- [Records shown]
####

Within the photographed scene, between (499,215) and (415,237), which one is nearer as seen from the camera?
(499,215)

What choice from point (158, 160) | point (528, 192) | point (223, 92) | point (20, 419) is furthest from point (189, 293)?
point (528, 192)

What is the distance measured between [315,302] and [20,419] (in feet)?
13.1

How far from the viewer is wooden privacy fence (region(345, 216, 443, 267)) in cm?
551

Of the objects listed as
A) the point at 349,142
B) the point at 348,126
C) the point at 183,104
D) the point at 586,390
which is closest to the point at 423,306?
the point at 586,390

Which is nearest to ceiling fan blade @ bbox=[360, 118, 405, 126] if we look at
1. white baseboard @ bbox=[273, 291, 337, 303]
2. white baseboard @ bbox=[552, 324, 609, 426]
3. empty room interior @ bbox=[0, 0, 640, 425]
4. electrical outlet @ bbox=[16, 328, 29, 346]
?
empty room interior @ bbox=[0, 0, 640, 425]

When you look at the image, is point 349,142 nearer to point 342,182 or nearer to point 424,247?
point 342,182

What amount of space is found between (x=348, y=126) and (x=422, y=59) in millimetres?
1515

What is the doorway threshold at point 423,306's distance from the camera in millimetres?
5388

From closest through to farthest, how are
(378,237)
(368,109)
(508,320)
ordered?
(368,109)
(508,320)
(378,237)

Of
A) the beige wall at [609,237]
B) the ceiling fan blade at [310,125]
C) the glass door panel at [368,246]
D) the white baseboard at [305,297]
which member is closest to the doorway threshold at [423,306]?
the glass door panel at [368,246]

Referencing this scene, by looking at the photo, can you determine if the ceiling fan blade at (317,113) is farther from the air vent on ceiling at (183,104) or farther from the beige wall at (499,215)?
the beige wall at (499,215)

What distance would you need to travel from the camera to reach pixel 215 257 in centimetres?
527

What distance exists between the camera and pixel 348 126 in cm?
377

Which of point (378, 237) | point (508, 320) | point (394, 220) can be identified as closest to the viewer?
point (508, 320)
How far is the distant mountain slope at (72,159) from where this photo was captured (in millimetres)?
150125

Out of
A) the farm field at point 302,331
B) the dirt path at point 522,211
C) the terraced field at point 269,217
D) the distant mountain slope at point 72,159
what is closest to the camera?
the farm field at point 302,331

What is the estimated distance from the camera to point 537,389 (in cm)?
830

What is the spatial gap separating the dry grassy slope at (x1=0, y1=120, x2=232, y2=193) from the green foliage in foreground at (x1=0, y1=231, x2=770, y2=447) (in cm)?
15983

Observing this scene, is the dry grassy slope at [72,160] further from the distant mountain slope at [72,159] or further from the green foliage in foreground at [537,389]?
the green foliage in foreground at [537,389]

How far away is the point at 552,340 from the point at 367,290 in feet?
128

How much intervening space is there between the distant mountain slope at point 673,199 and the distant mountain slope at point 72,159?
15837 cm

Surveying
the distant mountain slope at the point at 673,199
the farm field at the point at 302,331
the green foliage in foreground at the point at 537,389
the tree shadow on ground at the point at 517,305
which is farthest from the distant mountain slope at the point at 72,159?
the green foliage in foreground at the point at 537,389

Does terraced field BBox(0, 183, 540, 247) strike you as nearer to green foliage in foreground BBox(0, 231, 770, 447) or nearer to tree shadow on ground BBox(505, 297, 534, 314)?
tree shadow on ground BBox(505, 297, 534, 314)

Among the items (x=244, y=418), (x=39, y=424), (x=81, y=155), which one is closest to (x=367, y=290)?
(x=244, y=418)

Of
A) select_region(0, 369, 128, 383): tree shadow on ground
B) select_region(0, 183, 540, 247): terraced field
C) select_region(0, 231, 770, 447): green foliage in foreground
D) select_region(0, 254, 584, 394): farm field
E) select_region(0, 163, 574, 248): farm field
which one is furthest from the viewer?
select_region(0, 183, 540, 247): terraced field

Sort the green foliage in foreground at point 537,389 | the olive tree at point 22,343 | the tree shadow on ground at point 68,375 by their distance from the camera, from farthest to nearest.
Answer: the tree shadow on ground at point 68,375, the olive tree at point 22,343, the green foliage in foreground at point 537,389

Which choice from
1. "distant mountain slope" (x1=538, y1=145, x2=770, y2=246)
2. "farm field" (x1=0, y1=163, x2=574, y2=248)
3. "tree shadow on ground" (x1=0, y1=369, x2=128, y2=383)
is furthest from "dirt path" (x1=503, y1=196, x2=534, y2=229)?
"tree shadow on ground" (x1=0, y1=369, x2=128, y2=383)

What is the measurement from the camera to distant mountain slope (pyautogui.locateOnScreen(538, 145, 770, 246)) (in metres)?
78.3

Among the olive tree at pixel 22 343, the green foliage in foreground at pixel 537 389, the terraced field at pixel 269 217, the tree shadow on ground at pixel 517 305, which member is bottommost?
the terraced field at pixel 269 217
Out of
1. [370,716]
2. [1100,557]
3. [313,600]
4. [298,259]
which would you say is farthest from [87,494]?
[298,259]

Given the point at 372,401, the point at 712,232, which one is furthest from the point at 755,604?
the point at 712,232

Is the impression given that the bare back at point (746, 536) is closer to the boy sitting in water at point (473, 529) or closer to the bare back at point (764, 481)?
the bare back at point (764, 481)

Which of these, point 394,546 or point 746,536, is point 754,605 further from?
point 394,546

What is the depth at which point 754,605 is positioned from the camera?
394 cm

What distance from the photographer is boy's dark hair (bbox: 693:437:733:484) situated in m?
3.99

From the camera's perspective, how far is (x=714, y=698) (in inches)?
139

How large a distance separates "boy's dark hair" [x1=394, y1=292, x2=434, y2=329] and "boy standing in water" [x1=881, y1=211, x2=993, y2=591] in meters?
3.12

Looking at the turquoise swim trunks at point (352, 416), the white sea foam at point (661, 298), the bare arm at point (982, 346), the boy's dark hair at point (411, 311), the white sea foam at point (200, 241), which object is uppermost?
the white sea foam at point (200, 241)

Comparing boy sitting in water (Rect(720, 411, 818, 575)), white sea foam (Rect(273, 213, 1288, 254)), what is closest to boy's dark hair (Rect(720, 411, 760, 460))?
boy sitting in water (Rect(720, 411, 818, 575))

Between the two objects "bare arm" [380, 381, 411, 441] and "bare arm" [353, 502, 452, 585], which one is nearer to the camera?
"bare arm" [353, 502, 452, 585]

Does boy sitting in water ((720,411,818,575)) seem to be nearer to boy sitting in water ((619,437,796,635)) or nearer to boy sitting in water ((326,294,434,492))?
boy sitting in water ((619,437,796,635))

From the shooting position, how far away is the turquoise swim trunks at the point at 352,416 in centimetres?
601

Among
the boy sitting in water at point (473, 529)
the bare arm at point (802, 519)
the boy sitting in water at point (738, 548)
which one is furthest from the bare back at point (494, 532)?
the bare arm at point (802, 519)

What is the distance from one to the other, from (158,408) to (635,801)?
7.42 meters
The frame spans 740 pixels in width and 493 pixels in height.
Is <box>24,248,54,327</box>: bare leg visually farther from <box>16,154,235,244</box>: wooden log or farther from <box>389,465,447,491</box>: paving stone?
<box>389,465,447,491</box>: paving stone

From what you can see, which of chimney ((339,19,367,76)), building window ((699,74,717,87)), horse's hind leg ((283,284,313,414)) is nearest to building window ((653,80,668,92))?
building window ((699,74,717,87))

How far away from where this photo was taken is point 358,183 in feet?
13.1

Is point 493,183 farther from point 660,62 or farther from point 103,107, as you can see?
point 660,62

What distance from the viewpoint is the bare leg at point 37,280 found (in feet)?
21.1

####

- [Exercise directions] Quote exactly and only the lines from the one holding "The frame spans" through the end of the data.

- [Answer for the task]
The frame spans 740 pixels in width and 493 pixels in height.
Is <box>24,248,54,327</box>: bare leg visually farther from <box>16,154,235,244</box>: wooden log or farther from <box>389,465,447,491</box>: paving stone?
<box>389,465,447,491</box>: paving stone

From what you can see, which of chimney ((339,19,367,76)), building window ((699,74,717,87)), horse's hind leg ((283,284,313,414)) is nearest to building window ((653,80,668,92))?
building window ((699,74,717,87))

How far away from where this photo was taken is point 358,183 in feet?
13.1

Is point 493,183 farther from point 660,62 or farther from point 103,107, as you can see?
point 660,62

What distance from the viewpoint is the bare leg at point 37,280 found (in feet)?
21.1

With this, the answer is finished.